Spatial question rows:
--

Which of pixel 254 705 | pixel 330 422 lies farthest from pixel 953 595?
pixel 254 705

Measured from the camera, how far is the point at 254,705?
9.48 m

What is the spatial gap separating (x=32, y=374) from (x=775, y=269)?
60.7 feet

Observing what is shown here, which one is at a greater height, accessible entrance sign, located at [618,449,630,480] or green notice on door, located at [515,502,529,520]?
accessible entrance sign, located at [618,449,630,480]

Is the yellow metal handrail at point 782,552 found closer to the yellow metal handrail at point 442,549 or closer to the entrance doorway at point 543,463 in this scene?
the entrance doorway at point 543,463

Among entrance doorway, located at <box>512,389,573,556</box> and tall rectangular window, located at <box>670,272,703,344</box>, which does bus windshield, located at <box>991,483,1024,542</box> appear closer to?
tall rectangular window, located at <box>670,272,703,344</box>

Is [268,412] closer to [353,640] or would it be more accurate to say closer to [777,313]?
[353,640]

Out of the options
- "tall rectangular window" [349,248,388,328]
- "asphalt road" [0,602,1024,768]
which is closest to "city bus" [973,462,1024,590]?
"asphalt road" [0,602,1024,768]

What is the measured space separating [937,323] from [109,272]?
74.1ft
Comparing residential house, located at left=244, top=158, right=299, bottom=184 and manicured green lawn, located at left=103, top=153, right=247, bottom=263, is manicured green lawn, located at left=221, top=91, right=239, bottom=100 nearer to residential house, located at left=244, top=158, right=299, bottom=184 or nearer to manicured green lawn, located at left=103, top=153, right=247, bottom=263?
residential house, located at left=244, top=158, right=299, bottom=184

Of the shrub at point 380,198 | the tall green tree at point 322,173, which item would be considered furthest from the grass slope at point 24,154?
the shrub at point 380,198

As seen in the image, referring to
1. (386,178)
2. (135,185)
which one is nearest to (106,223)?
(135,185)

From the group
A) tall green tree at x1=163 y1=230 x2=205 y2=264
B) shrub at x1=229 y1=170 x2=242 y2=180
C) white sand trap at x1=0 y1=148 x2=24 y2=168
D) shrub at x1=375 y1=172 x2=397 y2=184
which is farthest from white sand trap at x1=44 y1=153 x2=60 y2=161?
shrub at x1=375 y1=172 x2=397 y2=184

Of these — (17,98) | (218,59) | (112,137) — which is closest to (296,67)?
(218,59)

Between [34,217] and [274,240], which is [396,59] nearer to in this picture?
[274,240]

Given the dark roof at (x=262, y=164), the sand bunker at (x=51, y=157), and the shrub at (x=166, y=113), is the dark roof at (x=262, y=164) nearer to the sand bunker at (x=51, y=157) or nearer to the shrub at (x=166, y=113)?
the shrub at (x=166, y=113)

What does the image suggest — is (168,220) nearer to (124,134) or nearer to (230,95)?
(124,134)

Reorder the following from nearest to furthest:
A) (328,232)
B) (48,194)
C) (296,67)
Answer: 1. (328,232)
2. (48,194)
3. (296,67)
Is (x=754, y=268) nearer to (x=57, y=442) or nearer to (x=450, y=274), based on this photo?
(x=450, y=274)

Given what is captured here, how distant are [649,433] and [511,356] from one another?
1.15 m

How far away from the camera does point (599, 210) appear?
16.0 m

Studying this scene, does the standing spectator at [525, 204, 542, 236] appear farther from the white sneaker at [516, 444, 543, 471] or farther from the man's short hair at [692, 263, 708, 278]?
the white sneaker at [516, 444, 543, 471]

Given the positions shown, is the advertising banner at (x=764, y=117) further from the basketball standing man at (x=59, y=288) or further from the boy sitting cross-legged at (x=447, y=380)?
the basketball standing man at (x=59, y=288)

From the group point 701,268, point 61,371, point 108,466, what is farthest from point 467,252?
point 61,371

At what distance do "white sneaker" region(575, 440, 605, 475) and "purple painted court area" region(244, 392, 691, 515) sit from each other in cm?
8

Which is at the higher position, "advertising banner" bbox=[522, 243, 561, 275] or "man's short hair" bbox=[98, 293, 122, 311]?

--

Present every line of the rows above as a numbered list, skipping the blank lines.

- _Written reply_:
1. Which of pixel 254 705 | pixel 330 422 lies farthest from pixel 953 595?
2. pixel 254 705
3. Measured from the camera, how far is the point at 254,705?
4. 9.48 m
5. What is the spatial gap separating (x=32, y=374) from (x=775, y=269)?
6. 60.7 feet
7. Observing what is shown here, which one is at a greater height, accessible entrance sign, located at [618,449,630,480] or green notice on door, located at [515,502,529,520]?
8. accessible entrance sign, located at [618,449,630,480]
9. Is the yellow metal handrail at point 782,552 found closer to the yellow metal handrail at point 442,549 or closer to the entrance doorway at point 543,463 in this scene?
10. the entrance doorway at point 543,463
11. Among entrance doorway, located at <box>512,389,573,556</box> and tall rectangular window, located at <box>670,272,703,344</box>, which does bus windshield, located at <box>991,483,1024,542</box> appear closer to?
12. tall rectangular window, located at <box>670,272,703,344</box>
13. Is [268,412] closer to [353,640] or would it be more accurate to say closer to [777,313]?
14. [353,640]
15. Out of the options
16. - "tall rectangular window" [349,248,388,328]
17. - "asphalt road" [0,602,1024,768]
18. which is closest to "city bus" [973,462,1024,590]?
19. "asphalt road" [0,602,1024,768]
20. What is the measured space separating [937,323] from [109,272]?
21. 74.1ft
22. Comparing residential house, located at left=244, top=158, right=299, bottom=184 and manicured green lawn, located at left=103, top=153, right=247, bottom=263, is manicured green lawn, located at left=221, top=91, right=239, bottom=100 nearer to residential house, located at left=244, top=158, right=299, bottom=184 or nearer to manicured green lawn, located at left=103, top=153, right=247, bottom=263?
23. residential house, located at left=244, top=158, right=299, bottom=184
24. Of the shrub at point 380,198 | the tall green tree at point 322,173, which item would be considered furthest from the grass slope at point 24,154?
25. the shrub at point 380,198
26. As seen in the image, referring to
27. 1. (386,178)
28. 2. (135,185)
29. which one is nearest to (106,223)?
30. (135,185)
31. From the group
32. A) tall green tree at x1=163 y1=230 x2=205 y2=264
33. B) shrub at x1=229 y1=170 x2=242 y2=180
34. C) white sand trap at x1=0 y1=148 x2=24 y2=168
35. D) shrub at x1=375 y1=172 x2=397 y2=184
36. which is farthest from white sand trap at x1=44 y1=153 x2=60 y2=161?
37. shrub at x1=375 y1=172 x2=397 y2=184
38. Of these — (17,98) | (218,59) | (112,137) — which is closest to (296,67)?
39. (218,59)
40. Between [34,217] and [274,240], which is [396,59] nearer to in this picture?
41. [274,240]
42. Given the dark roof at (x=262, y=164), the sand bunker at (x=51, y=157), and the shrub at (x=166, y=113), is the dark roof at (x=262, y=164) nearer to the sand bunker at (x=51, y=157) or nearer to the shrub at (x=166, y=113)?
43. the shrub at (x=166, y=113)
44. What does the image suggest — is (168,220) nearer to (124,134) or nearer to (230,95)?
45. (124,134)
46. Reorder the following from nearest to furthest:
47. A) (328,232)
48. B) (48,194)
49. C) (296,67)
50. Answer: 1. (328,232)
51. 2. (48,194)
52. 3. (296,67)
53. Is (x=754, y=268) nearer to (x=57, y=442) or nearer to (x=450, y=274), based on this photo?
54. (x=450, y=274)
55. Given what is captured here, how distant are [649,433] and [511,356] from one another?
56. 1.15 m
57. How far away from the camera does point (599, 210) appear?
58. 16.0 m
59. Studying this scene, does the standing spectator at [525, 204, 542, 236] appear farther from the white sneaker at [516, 444, 543, 471] or farther from the man's short hair at [692, 263, 708, 278]?
60. the white sneaker at [516, 444, 543, 471]
61. Given the positions shown, is the advertising banner at (x=764, y=117) further from the basketball standing man at (x=59, y=288) or further from the boy sitting cross-legged at (x=447, y=380)?
62. the basketball standing man at (x=59, y=288)
63. From the group point 701,268, point 61,371, point 108,466, what is farthest from point 467,252?
64. point 61,371
65. At what distance do "white sneaker" region(575, 440, 605, 475) and "purple painted court area" region(244, 392, 691, 515) sit from each other in cm?
66. 8
67. Which is at the higher position, "advertising banner" bbox=[522, 243, 561, 275] or "man's short hair" bbox=[98, 293, 122, 311]?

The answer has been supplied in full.